The problem:
I have a json file with 20000 lines, which are basically web logs each representing specific users activities. I want to create a data frame
in R to work with this data. Here is an example of a json line (random):
{"_type":"verifiedProductDetail","ts":1431820984214,"did":"7cd80696-4ede-49e4-a267-b887e684de32","profileId":"33021589-c159-4ec6-8c22-c0e5d9b600d9","preferenceIds":[],"price":115.0,"itemId":"10645","category":"/Binnenverlichting/Wandlampen","currency":1,"language":1,"name":"Wandlamp Linea 60 aluminium","url":"http://www.shop1.be/pagea/wandlampen.html_be","imageUrl":"http://vhetnevnejk.cloudfont.net/media/catalog/product/cache/7/thumbnail/450x/9df78eab33525dcdehl6e5fb8d27136e95/i/m/image_14583/Wandlamp.jpg","id":"871d275a-c856-4280-9cbd-f163b9f749e7","product":{"_id":"625363f4-0d80-3ff5-b091-174de3f9c9b2","domainId":"7cd80696-4ede-49e4-a267-b887e684de32","created":1427806290512,"updated":1436870460905,"itemId":"10645","prices":{"4":299.99,"1":69.99,"2":69.99,"5":299.99},"ratings":{"4":{"rate":1.0,"count":1,"created":1433447796660,"lan":4},"1":{"rate":0.9,"count":2,"created":1434355924529,"lan":1}},"categories":[{"language":3,"text":" Destockage","created":1427820384334},{"language":2,"text":" Outlet","created":1427883890399},{"language":1,"text":"/Binnenverlichting/Wandlampen","created":1431545171151},{"language":6,"text":" Outlet","created":1427876074772},{"language":4,"text":" Outlet","created":1427901573250},{"language":4,"text":" Beleuchtung nach Raum","created":1427827783211},{"language":11,"text":" Outlet","created":1427809161244}],"names":[{"language":3,"text":"Applique murale Linea 60cm en aluminium","created":1427820384334},{"language":2,"text":"Wall Lamp Linea 60 Aluminium","created":1427826729309},{"language":1,"text":"Wandlamp Linea 60 aluminium","created":1435695901730},{"language":6,"text":"Aplique de pared LINEA 60 aluminio ","created":1427819228360},{"language":11,"text":"Kinkiet Linea 60 aluminium","created":1427806290512},{"language":4,"text":"Wandleuchte Linea 60 Aluminium","created":1436870460905}],"imageUrl":"hhttp://vhetnevnejk.cloudfont.net/media/catalog/product/cache/7/thumbnail/450x/9df78eab335evwnrf5fb8d27136e95/i/m/image_14083/LineaWandlamp.jpg","url":"http://www.lampyiswiatlo.pl/kinkiet-linea.html","overwritePrinciples":{},"sku":"10645","stock":-1},"preferences":[]}
Here is what I did in R:
install.packages("rjson")
library("rjson")
SampleFile <- "filesample.json"
json_data <- fromJSON(paste(readLines(SampleFile), collapse=""))
str(json_data)
summary(json_data)
Finally I read it in R and have extracted variables:
> str(json_data)
List of 18
$ _type : chr "verifiedProductDetail"
$ ts : num 1.43e+12
$ did : chr "7cd80696-4ede-49e4-a267-b887e684de32"

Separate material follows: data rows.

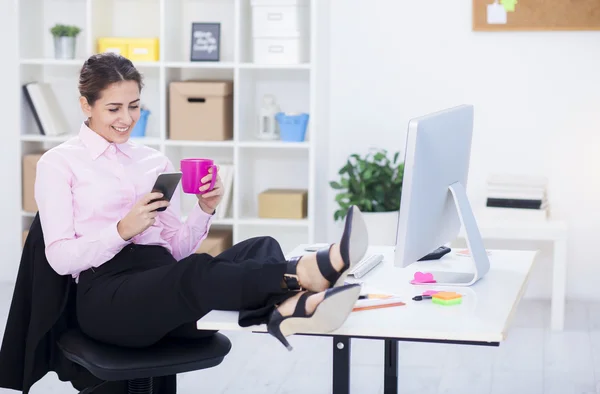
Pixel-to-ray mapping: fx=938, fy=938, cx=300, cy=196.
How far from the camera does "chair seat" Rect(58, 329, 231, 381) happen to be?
2.18 metres

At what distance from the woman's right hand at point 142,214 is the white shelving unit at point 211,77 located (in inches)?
89.8

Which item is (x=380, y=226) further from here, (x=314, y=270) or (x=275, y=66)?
(x=314, y=270)

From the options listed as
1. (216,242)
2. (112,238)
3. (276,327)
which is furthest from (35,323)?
(216,242)

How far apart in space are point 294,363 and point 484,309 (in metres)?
1.72

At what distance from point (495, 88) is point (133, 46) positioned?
180 cm

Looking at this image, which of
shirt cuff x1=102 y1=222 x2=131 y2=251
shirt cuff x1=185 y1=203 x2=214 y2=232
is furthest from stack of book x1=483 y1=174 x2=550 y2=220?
shirt cuff x1=102 y1=222 x2=131 y2=251

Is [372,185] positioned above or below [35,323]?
above

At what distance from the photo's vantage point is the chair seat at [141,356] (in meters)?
2.18

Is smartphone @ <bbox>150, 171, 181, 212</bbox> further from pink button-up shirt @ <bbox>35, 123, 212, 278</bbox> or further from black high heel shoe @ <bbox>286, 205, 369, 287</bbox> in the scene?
black high heel shoe @ <bbox>286, 205, 369, 287</bbox>

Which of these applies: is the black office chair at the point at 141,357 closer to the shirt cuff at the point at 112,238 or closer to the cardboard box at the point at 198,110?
the shirt cuff at the point at 112,238

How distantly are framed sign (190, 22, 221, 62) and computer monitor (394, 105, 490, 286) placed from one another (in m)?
2.34

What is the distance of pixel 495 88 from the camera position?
4.63m

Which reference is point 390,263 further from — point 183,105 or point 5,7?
point 5,7

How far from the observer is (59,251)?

$ profileId : chr "8be1a552-9124-453d-a0aa-7124c99b56c6"
$ preferenceIds: list()
$ price : num 26.9
$ itemId : chr "9858"
$ category : chr ""
$ currency : num 1
$ language : num 6
$ name : chr "up Weiss"
$ profile :List of 13
..$ _id : chr "8be1a552-9124-453d-a0aa-7124c99b56c6"
..$ created : num 1.43e+12
..$ updated : num 1.43e+12
[and others]
My issue: However, as you can see the length is 1 for all my variables, meaning that each variable only takes and represents one value (the first entry on the json file). Other values have disappeared. We can see it better using summary() function.
> summary(json_data)
Length Class Mode
_type 1 -none- character
ts 1 -none- numeric
did 1 -none- character
profileId 1 -none- character
preferenceIds 0 -none- list
price 1 -none- numeric
itemId 1 -none- character
category 1 -none- character
currency 1 -none- numeric
language 1 -none- numeric
name 1 -none- character
url 1 -none- character
imageUrl 1 -none- character
id 1 -none- character
profile 13 -none- list
product 14 -none- list
group 10 -none- list
preferences 0 -none- list
Summary: Could you please give to me any advice on what is wrong with my code that makes it only get the first value of each variable and all others have disappeared?